В сухумский обезьяний питомник выстраивалась длинная очередь. Экскурсовод пересчитывал нас, махая пальцем. Обезьяны, кажется, уже меня узнавали. Нанули водила меня в питомник каждый год. Обезьяны и впрямь были как люди — один обезьяна-мужчина умер от инфаркта миокарда, когда ему изменила «жена».
Теперь обезьяны были даже умней, чем мы, — они не убивали. Они разбежались по окрестностям, когда электричество пропало. Ток низкой частоты проходил по ограде, и они сразу поняли, что подача прекратилась. Беженцы рассказывали, что видели обезьян на деревьях в городских скверах, как на рисунках в школьных учебниках.
Жители, оставшиеся в домах, своих или чужих, прятались в подвалах. Ели жесткое павлинье мясо. Подплывал катер и давал по берегу залп. Пролетал самолет, без знаков, и сбрасывал бомбы. Пехота бросалась в атаку, бухая сапогами. На головах у солдат — разноцветные ленты. Из подвальных окон видны только сапоги.
Война становилась затяжной.
В это время в Тбилиси подходил к концу чемпионат республики по футболу. Худой историк и его толстая жена организовали поход соседей на матч. Они утверждали, что чемпионат является важным политическим событием. Он доказывает, что мы самостоятельная страна. Мы пошли потому, что нам все равно нечего было делать.

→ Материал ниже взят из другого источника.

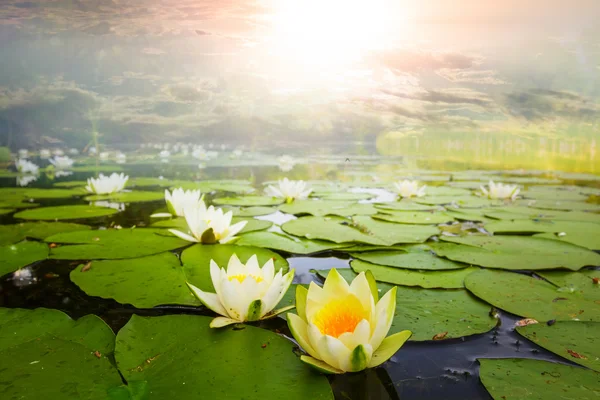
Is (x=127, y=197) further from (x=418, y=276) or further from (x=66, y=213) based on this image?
(x=418, y=276)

Эстате захотел сидеть вместе с женщинами. «До чего дожили, — сокрушался Васо, — теперь и женщины на футбол ходят!» Хотя Эстате от этого не страдал. Он рассказывал про Горбачева и про ламбаду, и женщины расстегивали кофточки. И вскидывали руки, демонстрируя сизые лица у себя под мышками.

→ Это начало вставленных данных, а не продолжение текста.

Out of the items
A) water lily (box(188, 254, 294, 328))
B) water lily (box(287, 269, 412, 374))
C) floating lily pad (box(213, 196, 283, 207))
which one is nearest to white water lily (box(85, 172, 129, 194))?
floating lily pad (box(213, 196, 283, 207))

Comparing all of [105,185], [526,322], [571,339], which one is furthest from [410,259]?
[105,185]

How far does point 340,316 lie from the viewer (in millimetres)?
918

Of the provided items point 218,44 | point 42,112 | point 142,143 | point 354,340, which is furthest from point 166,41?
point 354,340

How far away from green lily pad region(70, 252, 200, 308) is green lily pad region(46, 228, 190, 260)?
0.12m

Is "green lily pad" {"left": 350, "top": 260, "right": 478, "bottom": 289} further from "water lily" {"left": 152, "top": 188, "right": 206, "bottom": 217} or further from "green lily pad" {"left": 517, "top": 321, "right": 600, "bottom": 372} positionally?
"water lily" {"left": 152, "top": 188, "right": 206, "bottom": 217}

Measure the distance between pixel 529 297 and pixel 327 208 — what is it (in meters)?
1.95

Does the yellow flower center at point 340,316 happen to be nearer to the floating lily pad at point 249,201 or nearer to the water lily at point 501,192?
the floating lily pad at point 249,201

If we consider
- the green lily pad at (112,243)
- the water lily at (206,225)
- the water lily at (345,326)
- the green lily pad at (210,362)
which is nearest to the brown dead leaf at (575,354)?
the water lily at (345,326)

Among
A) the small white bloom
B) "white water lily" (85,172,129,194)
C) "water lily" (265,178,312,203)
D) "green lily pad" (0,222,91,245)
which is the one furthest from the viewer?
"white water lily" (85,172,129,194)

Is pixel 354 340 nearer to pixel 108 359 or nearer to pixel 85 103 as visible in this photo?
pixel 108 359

Я вспомнил, как на хорошей игре болельщики сидели даже на лестницах. Одни мужчины. Дым над головами. Если судья назначал пенальти в наши ворота, мы скандировали: «Су-дья — пе-де-раст!» Разбег. Удар. Го-о-ол!
Мери, дочка Васо, села со мной рядом. Очень близко, как будто мы не помещались на полупустой трибуне. Я не хотел пересаживаться, потому что не хотел ее обижать. Я все понимаю. Мери, как и мне, двадцать девять лет. И никакого секса. Никогда. Я опустил голову и смотрел на ее ноги, точнее, на ступни. Меня всегда поражали ступни Мери. Как лыжи.
Я думал об опере. Я постоянно думал об опере. Я впервые пишу серьезную вещь. У меня есть несколько пьес для фортепиано и одна симфоническая поэма, которая сейчас мне уже не нравится. Я написал ее в двадцать лет, когда был влюблен в Жужуну. Жужуна была самой красивой девушкой на нашем курсе.
Потом она вышла замуж, и мне показалось, что я больше не полюблю никогда. Я выразил себя в музыке. Жужуна родила ребенка, пополнела и развелась. Я держу ее в объятиях почти каждую ночь, в гробовой тишине. Жужуна живет с родителями и сыном. Я накрываю ее крик, павлиний, подушкой, чтобы оргазм не вышвырнул в окно ее честь.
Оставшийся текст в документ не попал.